No relationship is without its problems. Even if you’re rock solid as a couple, there will be times when you’ll face challenges that can be hard to get past if you’re not prepared to put in the work. That being said, if you can make it through these 8 things, you’re probably in it for the long haul:
- A death in the family. Grieving can bring out the worst in people. Lashing out and shutting down may be a person’s natural reaction to losing someone they love. Patience and love and knowing what to say (which sometimes may be nothing) is key to helping someone who just lost somebody through it.
- Losing a job. There aren’t many things in this world that can mess with someone’s confidence and self-worth like losing a job. The other person in the relationship has to pick up the slack while being supportive of the one that lost their job. Also, being able to leave for work every day while watching the other sit on the couch and surf the web for their jobs while watching Family Feud can get old FAST. Being supportive and giving each other your all in this situation can make the bump in the road much smoother.
- Getting a pet. Sharing the responsibility of keeping a living thing alive is something that will test anyone’s patience. “I took him out this morning, it’s your turn!” or “He peed on the rug… getting a dog was your idea, you clean it!” will probably be said on more than one occasion. Taking turns and mutually caring for something that belongs to both of you is a positive step and a bonding experience that will strengthen the relationship.

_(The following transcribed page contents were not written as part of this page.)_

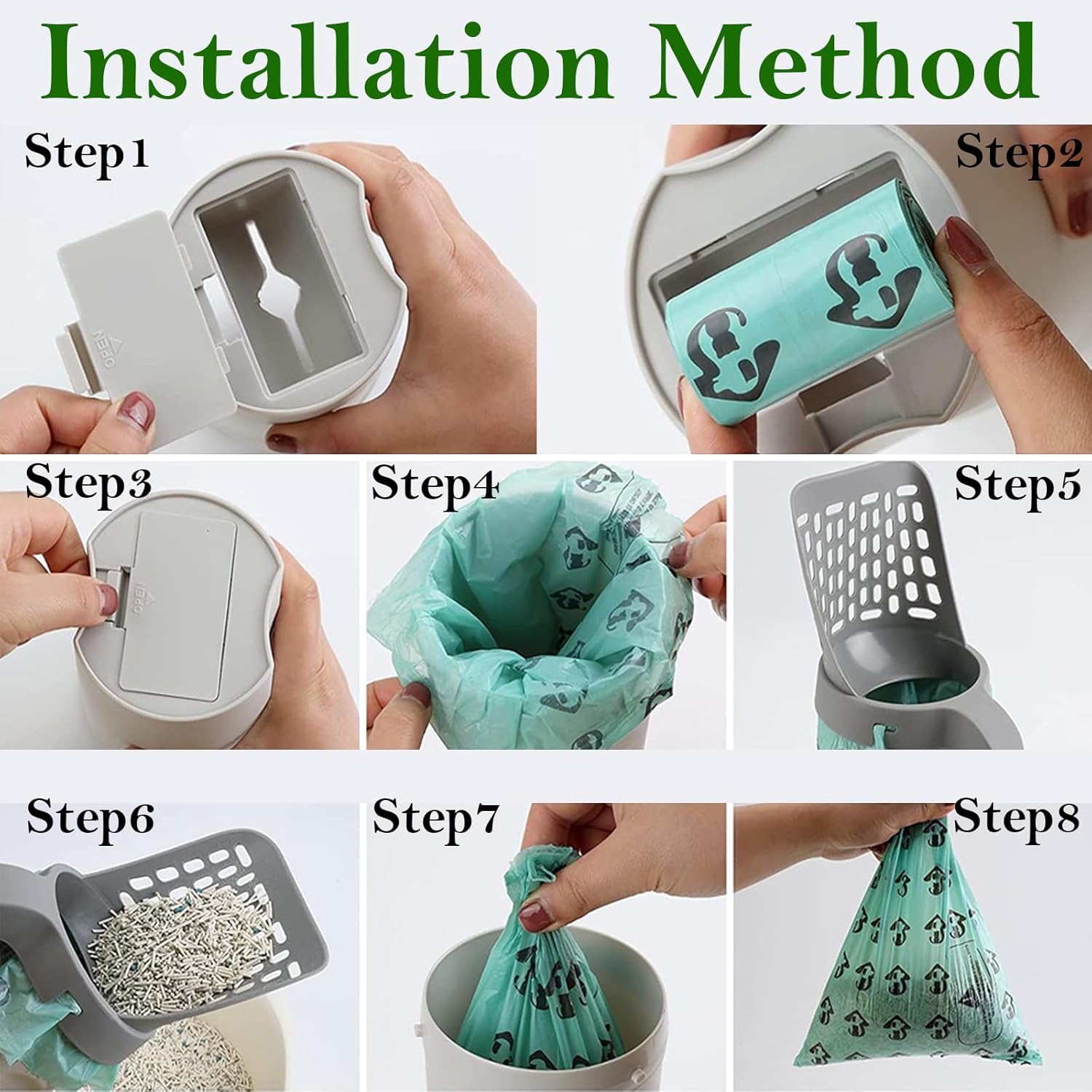 Installation Method

Step1

OPEN

Step2

Step3

OPEN

Step4

Step5

Step6

Step7

Step8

- When one of you acts like a drunken ass/ridiculous drunken fight. Most of us have had one of those nights that we were a complete douchebag to everyone around us, especially the people we love the most. If he’s an ass, looking past it and realizing this was a one time mishap will make you stronger. (If it happens more than that, reevaluate ASAP.) Sit him down, call him out on his BS, and tell him why he hurt you. If it’s the other way around, get your act together, apologize, learn from your mistake and don’t make it again.
- The ex conversation. Everyone has an ex that was important-ish to us. Have the talk. Tell each other what you learned from the relationship and/or what you want from a healthy relationship. It’s better to talk about the skeletons rather than screaming, “Joe never did this!” mid-argument. That’s a good way to end up alone with a foot in your mouth.

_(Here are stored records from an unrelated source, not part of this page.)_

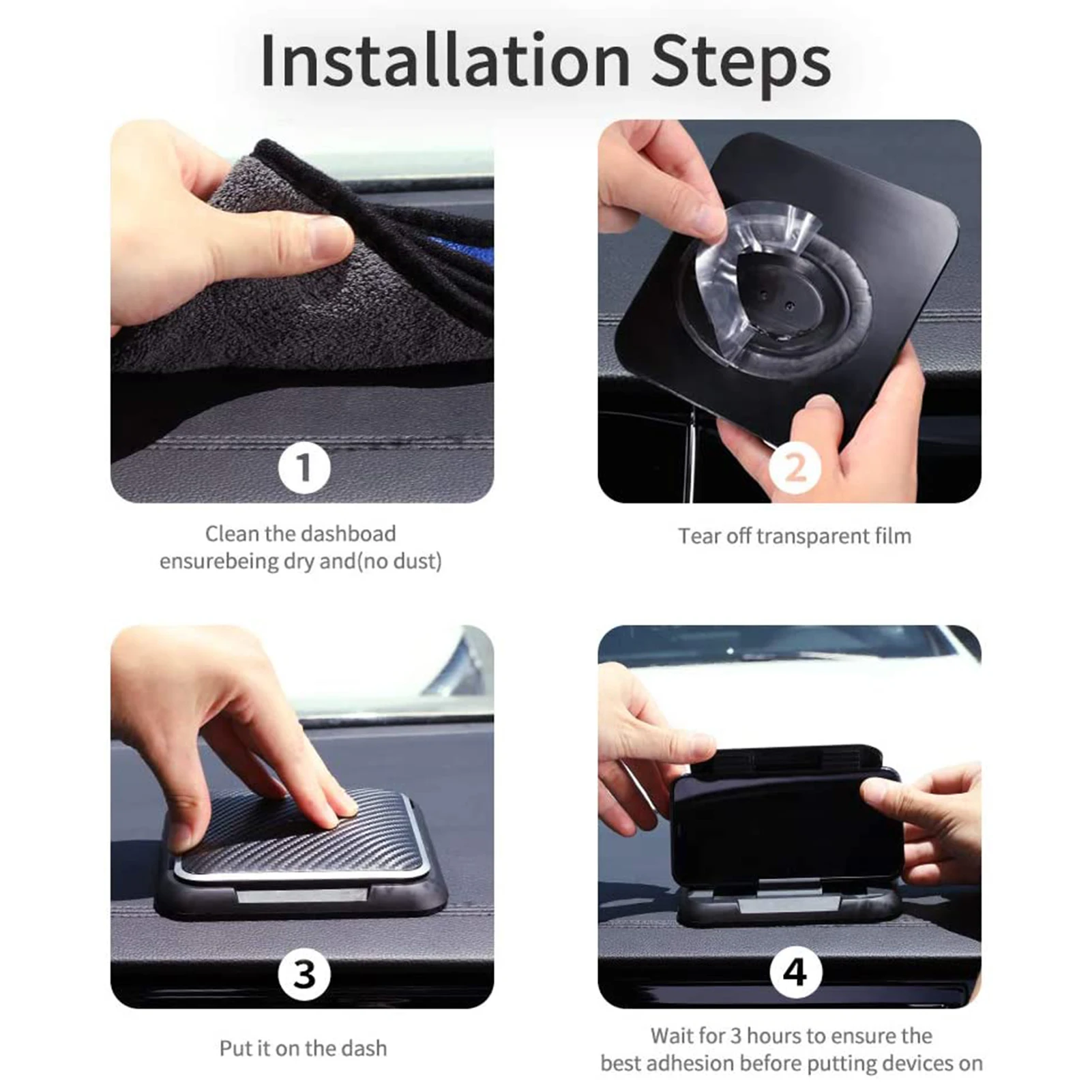 Installation Steps

1

Clean the dashboad ensurebeing dry and(no dust)

2

Tear off transparent film

3

Put it on the dash

4

Wait for 3 hours to ensure the best adhesion before putting devices on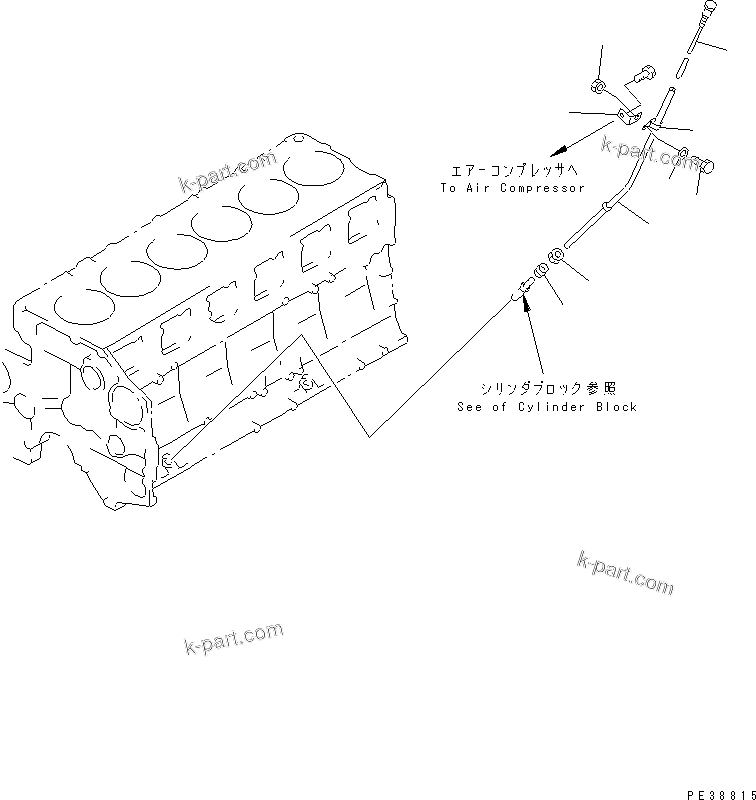 k-part.com

k-part.com

エアーコンプレッサへ
To Air Compressor

シリンダブロック参照
See of Cylinder Block

k-part.com

k-part.com

PE38815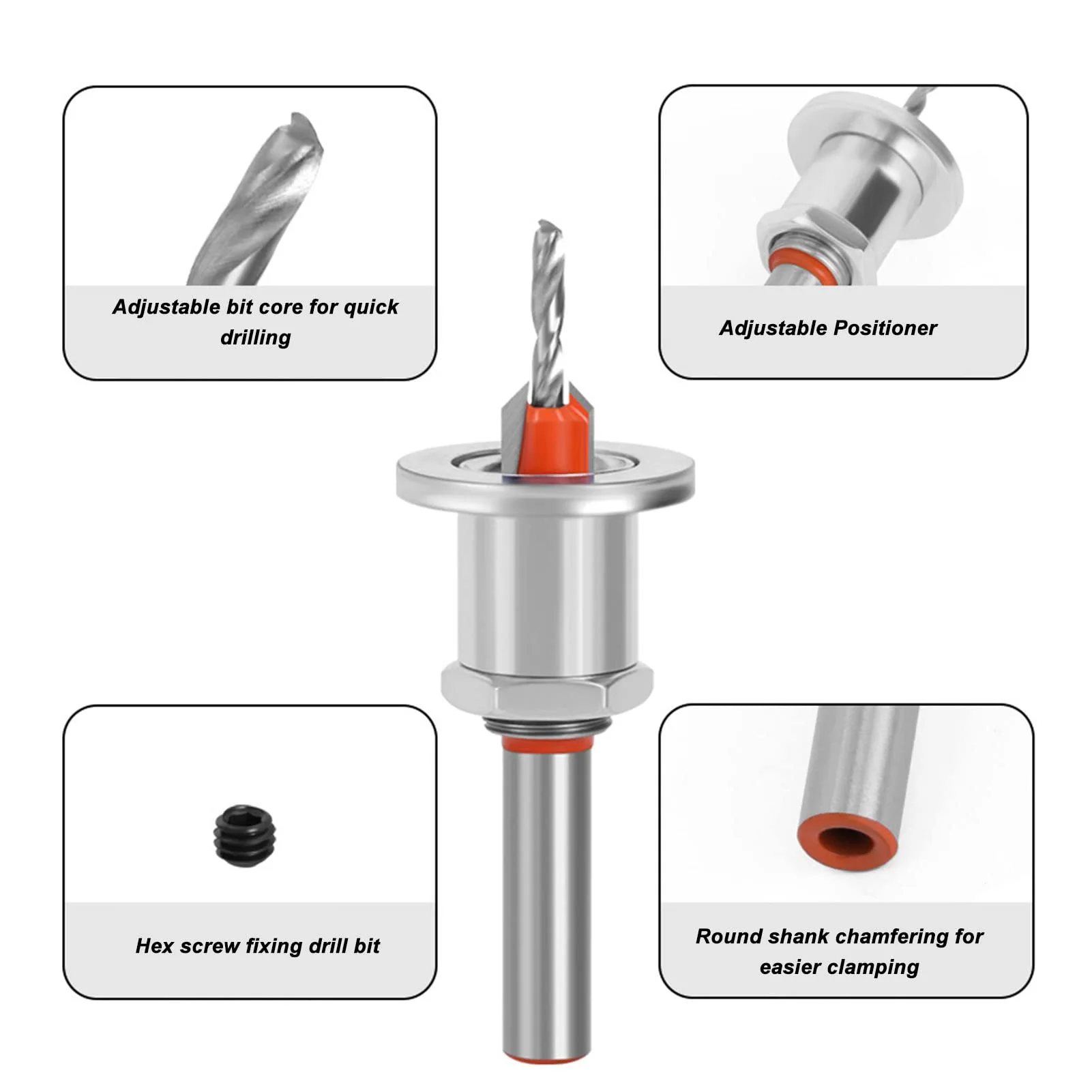 Adjustable bit core for quick drilling

Adjustable Positioner

Hex screw fixing drill bit

Round shank chamfering for easier clamping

- The very awkward bedroom mishap. “What was that NOISE?!” “Did I just break his penis??” “Why won’t it go IN??!!” Sexual mishaps can be so embarrassing, especially early on in a relationship. Laugh it off, discuss what happened or keep chugging along. Whatever works for you is fine. Just don’t let it become this huge issue that’s hanging over your head and prevents you from feeling comfortable.
- A long road trip: “Take a left… YOUR OTHER LEFT!!” If you’re familiar with car conversations like this, then you’ve probably survived over a three hour drive together. If you can get through a road trip to from Boston to D.C. without murdering each other, you may have found your soulmate.

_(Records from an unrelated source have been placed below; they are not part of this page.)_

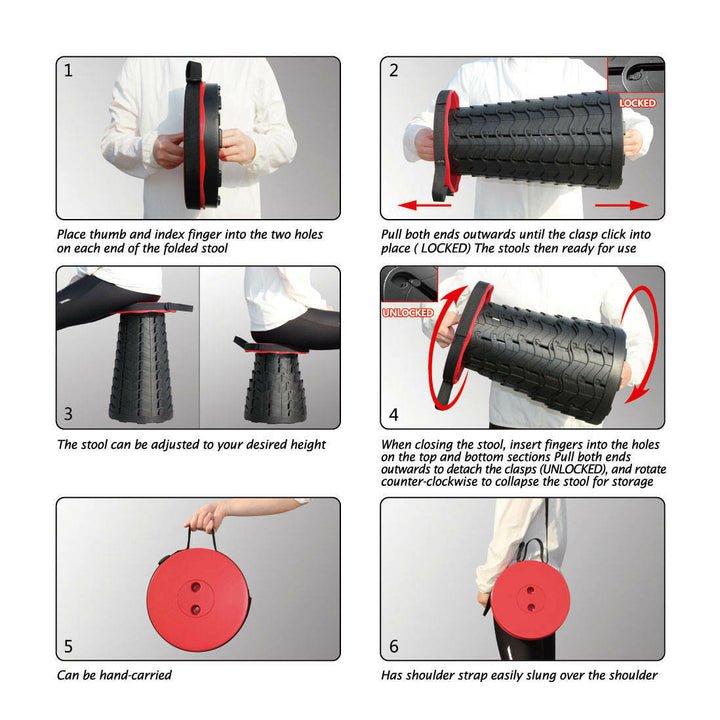 1

Place thumb and index finger into the two holes on each end of the folded stool

2

LOCKED

Pull both ends outwards until the clasp click into place ( LOCKED) The stools then ready for use

3

The stool can be adjusted to your desired height

UNLOCKED

4

When closing the stool, insert fingers into the holes on the top and bottom sections Pull both ends outwards to detach the clasps (UNLOCKED), and rotate counter-clockwise to collapse the stool for storage

5

Can be hand-carried

6

Has shoulder strap easily slung over the shoulder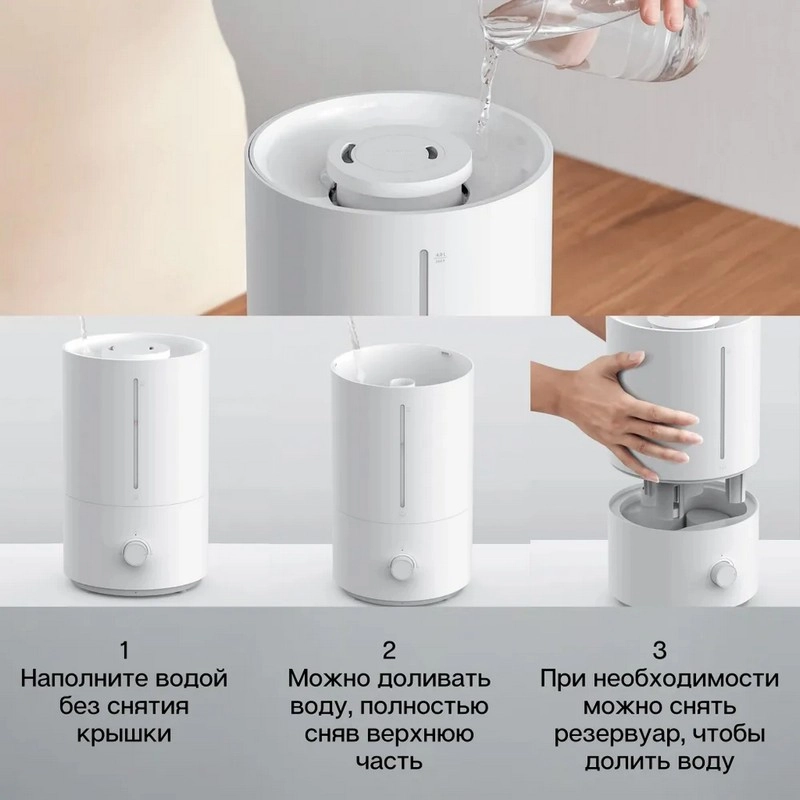 1
Наполните водой без снятия крышки

2
Можно доливать воду, полностью сняв верхнюю часть

3
При необходимости можно снять резервуар, чтобы долить воду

- Discussing what each other can sacrifice, and what has to stay. One of you likes Charmin, the other buys store brand; you sleep with a noise machine on, he needs complete darkness. Some things, like what toilet paper brand you use, can be changed without much resistance, but other things need to discussed and worked through. If he can learn to sleep with whale noises in the background to make you happy or the other way around, you guys are doing just fine.